Dataset rows
..............................
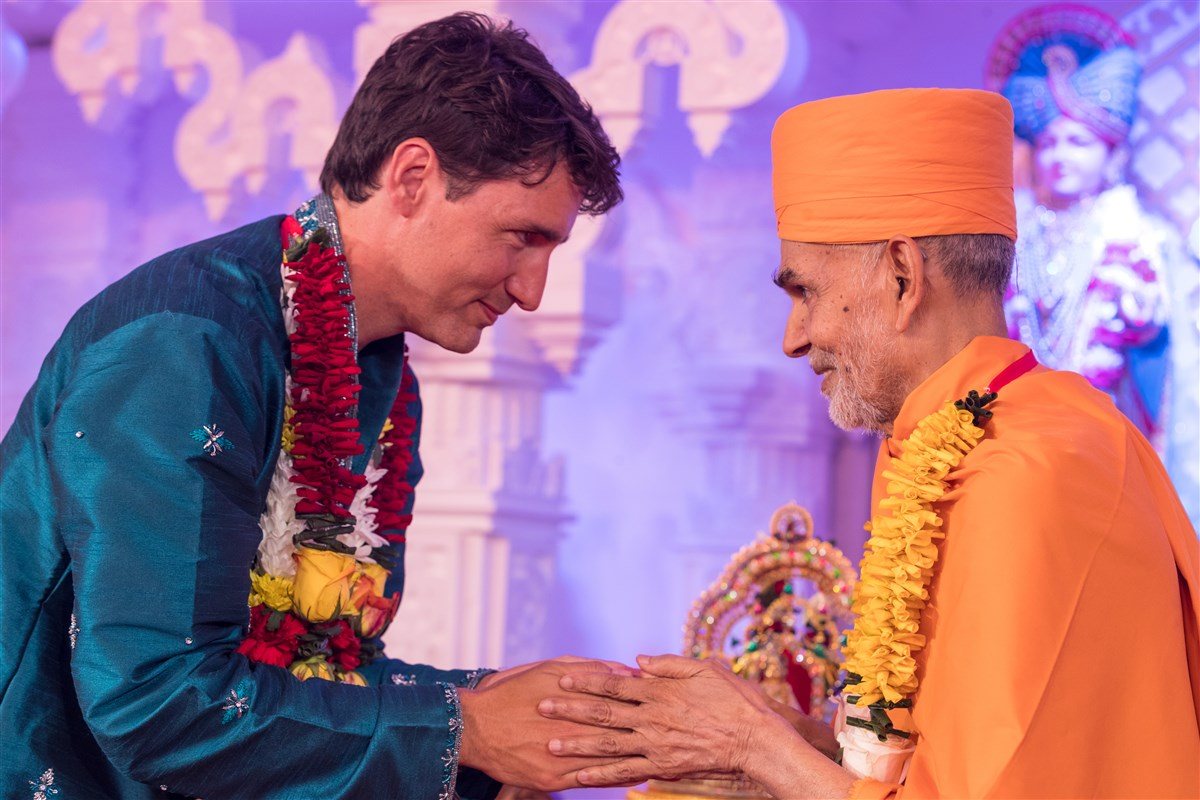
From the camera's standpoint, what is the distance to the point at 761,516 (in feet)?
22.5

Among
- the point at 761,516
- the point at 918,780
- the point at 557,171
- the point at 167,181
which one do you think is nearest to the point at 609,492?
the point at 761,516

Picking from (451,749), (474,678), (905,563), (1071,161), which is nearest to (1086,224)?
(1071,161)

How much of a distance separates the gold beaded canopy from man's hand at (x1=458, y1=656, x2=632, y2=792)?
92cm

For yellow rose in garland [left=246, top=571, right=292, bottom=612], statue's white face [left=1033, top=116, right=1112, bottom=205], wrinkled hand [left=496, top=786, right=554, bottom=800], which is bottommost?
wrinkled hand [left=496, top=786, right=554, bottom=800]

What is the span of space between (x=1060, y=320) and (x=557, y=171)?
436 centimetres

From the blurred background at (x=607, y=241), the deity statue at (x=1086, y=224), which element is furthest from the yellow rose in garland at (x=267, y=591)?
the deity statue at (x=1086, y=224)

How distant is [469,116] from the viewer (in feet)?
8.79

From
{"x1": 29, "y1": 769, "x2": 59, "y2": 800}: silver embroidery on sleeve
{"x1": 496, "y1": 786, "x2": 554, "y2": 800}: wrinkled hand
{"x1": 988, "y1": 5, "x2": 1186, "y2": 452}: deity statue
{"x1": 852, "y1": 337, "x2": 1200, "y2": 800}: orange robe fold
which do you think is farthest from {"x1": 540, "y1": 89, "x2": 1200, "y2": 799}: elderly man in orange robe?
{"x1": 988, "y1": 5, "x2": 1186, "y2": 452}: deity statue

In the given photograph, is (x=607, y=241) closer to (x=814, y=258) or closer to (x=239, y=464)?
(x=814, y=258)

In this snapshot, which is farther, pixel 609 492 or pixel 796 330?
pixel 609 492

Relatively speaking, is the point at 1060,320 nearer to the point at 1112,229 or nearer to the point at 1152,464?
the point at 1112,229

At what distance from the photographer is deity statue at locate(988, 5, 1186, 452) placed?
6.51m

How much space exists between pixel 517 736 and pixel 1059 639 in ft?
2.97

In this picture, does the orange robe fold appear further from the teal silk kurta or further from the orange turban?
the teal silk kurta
..............................
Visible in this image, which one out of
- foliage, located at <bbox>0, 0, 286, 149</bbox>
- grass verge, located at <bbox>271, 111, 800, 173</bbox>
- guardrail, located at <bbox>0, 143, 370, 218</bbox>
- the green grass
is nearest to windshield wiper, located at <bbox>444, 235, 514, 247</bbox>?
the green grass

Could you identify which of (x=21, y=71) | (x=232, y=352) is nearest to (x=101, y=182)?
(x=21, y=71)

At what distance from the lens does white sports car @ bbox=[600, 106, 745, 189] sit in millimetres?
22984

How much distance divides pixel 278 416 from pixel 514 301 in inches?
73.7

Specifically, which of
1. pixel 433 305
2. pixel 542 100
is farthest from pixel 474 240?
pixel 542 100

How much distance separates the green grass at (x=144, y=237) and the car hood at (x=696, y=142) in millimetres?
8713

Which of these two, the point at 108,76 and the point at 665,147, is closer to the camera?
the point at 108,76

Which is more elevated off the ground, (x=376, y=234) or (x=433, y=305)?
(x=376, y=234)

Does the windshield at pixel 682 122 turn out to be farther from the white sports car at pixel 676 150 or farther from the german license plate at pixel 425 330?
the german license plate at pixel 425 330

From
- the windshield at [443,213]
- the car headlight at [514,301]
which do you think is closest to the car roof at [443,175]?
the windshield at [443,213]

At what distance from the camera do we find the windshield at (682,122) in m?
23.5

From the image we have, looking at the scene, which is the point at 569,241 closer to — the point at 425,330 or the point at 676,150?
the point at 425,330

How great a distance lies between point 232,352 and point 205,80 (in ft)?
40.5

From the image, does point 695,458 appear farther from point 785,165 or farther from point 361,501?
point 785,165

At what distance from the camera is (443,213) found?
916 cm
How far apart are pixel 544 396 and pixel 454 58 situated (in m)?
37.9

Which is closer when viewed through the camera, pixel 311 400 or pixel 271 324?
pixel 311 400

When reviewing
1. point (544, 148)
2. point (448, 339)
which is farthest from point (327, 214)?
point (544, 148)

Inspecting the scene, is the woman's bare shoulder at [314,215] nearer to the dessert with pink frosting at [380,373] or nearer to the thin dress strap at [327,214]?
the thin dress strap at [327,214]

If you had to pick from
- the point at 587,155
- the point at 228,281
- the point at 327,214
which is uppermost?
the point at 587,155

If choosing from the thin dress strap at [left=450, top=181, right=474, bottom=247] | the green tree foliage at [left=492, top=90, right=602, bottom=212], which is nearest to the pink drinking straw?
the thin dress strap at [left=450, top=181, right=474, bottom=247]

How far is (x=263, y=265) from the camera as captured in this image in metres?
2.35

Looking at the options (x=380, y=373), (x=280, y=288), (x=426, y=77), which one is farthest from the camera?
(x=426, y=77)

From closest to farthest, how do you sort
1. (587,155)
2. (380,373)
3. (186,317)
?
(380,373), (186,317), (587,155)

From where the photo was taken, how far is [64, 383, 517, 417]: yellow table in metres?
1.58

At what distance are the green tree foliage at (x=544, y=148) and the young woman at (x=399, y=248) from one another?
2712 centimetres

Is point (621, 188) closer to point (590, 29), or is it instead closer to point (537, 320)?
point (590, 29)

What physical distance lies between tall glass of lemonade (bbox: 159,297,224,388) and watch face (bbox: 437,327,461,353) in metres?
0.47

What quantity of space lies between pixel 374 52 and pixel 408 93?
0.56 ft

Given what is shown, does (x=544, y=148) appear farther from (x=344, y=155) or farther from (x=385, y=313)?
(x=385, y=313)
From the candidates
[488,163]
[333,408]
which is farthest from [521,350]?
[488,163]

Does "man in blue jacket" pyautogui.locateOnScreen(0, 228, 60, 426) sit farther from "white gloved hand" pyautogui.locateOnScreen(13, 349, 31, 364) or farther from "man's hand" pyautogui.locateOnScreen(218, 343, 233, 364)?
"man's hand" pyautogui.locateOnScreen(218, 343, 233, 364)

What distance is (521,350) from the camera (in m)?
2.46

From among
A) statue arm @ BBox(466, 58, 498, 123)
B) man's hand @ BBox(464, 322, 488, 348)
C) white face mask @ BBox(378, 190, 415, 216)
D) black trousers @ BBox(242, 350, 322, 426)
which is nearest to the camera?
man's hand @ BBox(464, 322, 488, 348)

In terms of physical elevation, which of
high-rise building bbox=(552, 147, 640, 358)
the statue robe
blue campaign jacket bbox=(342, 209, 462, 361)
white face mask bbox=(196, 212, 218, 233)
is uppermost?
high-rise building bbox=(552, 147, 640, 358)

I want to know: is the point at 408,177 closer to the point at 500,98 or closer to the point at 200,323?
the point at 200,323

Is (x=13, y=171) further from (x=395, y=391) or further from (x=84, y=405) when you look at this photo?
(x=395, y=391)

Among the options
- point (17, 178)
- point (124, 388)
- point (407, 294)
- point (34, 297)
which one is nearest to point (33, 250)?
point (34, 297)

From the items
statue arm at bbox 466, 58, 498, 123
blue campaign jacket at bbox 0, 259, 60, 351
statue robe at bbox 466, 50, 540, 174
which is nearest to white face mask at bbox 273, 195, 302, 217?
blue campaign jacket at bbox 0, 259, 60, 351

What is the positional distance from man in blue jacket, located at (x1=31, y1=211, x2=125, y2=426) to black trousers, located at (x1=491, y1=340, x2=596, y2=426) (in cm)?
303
..............................
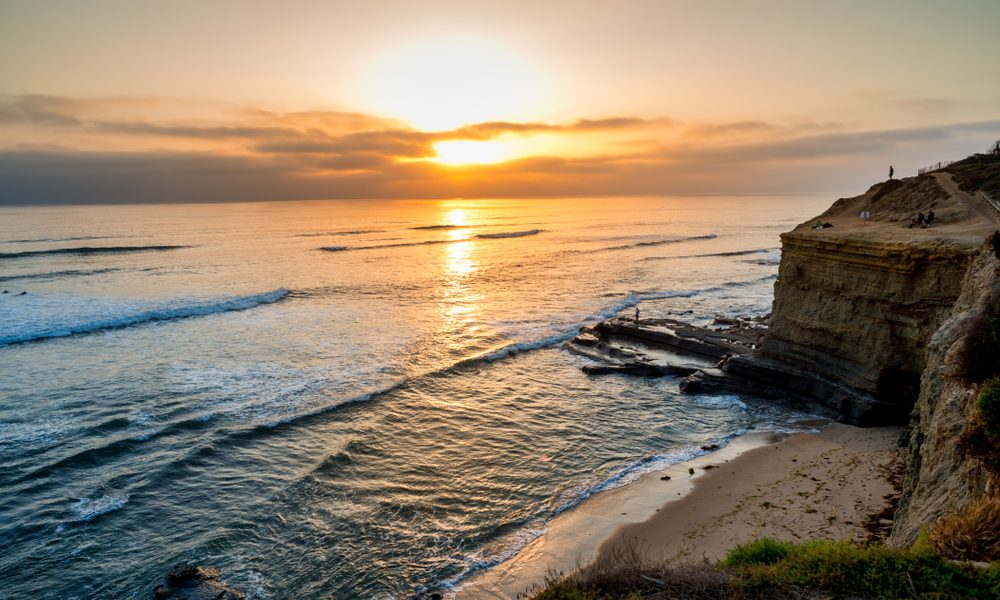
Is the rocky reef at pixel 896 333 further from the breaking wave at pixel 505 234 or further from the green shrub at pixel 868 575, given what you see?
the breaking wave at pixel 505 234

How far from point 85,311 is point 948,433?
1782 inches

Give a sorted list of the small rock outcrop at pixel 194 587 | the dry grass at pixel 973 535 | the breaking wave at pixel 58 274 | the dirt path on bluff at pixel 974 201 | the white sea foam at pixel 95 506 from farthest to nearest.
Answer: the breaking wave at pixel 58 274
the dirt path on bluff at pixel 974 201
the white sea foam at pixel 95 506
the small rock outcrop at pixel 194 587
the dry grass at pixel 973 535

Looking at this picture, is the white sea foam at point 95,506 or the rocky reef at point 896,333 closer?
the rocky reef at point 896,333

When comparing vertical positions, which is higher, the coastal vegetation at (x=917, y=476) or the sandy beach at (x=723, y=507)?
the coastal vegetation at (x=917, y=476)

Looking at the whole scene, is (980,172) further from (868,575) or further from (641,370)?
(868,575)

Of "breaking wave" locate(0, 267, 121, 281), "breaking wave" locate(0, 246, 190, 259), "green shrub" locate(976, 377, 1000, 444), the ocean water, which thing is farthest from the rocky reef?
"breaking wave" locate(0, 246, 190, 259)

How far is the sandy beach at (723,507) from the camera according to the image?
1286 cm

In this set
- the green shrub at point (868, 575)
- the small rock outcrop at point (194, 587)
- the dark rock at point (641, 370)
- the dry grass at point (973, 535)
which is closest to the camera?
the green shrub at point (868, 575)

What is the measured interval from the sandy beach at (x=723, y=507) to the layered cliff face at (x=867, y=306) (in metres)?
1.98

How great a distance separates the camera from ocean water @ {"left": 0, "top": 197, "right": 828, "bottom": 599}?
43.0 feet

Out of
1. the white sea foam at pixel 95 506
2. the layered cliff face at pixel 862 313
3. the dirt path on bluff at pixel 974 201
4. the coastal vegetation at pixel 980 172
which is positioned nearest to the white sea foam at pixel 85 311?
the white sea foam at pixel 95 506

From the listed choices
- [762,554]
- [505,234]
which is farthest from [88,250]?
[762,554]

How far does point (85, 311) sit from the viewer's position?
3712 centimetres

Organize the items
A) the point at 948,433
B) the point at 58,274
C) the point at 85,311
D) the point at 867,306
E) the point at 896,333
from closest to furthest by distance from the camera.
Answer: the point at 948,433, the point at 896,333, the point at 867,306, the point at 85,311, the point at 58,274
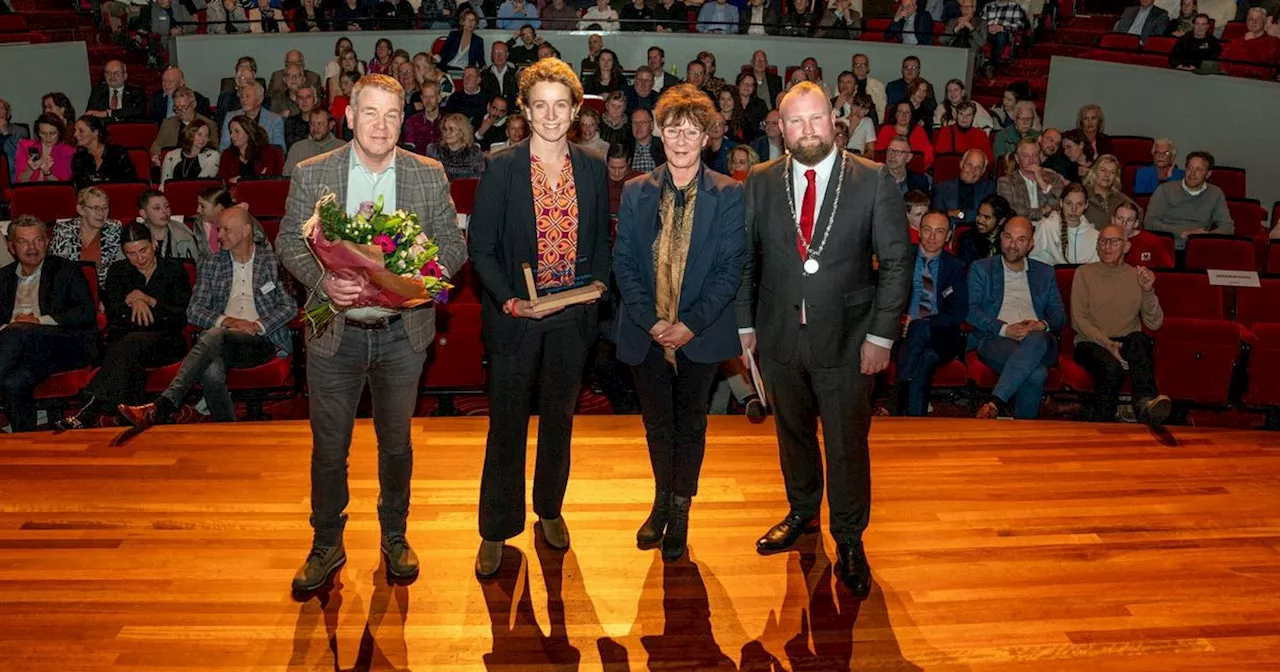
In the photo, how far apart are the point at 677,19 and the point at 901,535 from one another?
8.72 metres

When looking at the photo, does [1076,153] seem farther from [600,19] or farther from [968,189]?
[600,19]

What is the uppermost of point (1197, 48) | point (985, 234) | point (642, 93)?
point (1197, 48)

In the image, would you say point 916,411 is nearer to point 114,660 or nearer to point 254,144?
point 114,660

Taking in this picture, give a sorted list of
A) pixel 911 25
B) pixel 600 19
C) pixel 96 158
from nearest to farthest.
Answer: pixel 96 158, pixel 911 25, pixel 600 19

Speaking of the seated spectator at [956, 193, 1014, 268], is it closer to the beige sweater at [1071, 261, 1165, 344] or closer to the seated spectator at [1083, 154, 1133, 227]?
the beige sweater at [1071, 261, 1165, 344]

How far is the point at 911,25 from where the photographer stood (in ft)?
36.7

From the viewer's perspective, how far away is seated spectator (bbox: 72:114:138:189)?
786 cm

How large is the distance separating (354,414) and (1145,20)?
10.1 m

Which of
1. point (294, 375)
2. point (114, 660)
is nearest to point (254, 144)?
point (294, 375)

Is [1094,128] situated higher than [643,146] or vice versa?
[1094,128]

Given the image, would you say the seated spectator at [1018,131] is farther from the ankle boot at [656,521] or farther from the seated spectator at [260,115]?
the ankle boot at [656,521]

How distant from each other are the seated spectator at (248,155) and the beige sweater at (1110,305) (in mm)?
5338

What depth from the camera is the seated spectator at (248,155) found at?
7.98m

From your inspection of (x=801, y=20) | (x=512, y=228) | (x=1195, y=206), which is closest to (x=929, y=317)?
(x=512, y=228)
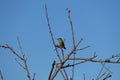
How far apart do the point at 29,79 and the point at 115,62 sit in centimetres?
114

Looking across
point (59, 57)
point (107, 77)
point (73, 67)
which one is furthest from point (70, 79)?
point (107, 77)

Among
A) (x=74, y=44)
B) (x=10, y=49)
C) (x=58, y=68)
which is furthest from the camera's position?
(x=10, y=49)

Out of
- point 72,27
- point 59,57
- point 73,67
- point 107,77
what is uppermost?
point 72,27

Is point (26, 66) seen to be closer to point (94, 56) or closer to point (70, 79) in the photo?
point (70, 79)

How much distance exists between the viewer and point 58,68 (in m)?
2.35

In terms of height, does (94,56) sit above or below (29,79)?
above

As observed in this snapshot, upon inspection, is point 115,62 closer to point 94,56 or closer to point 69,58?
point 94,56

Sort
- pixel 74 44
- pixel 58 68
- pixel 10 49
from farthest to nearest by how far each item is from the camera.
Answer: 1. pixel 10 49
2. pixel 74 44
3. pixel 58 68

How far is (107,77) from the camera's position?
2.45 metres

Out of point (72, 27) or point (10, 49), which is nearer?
..............................
### [YOUR INSTRUCTIONS]
Report every line of the listing that contains the string "ankle", copying each line in full.

### [RESULT OF THIS EXERCISE]
Given the image, would you say the seated spectator at [1018,131] is farther from the ankle boot at [656,521] or farther from the seated spectator at [260,115]?
the ankle boot at [656,521]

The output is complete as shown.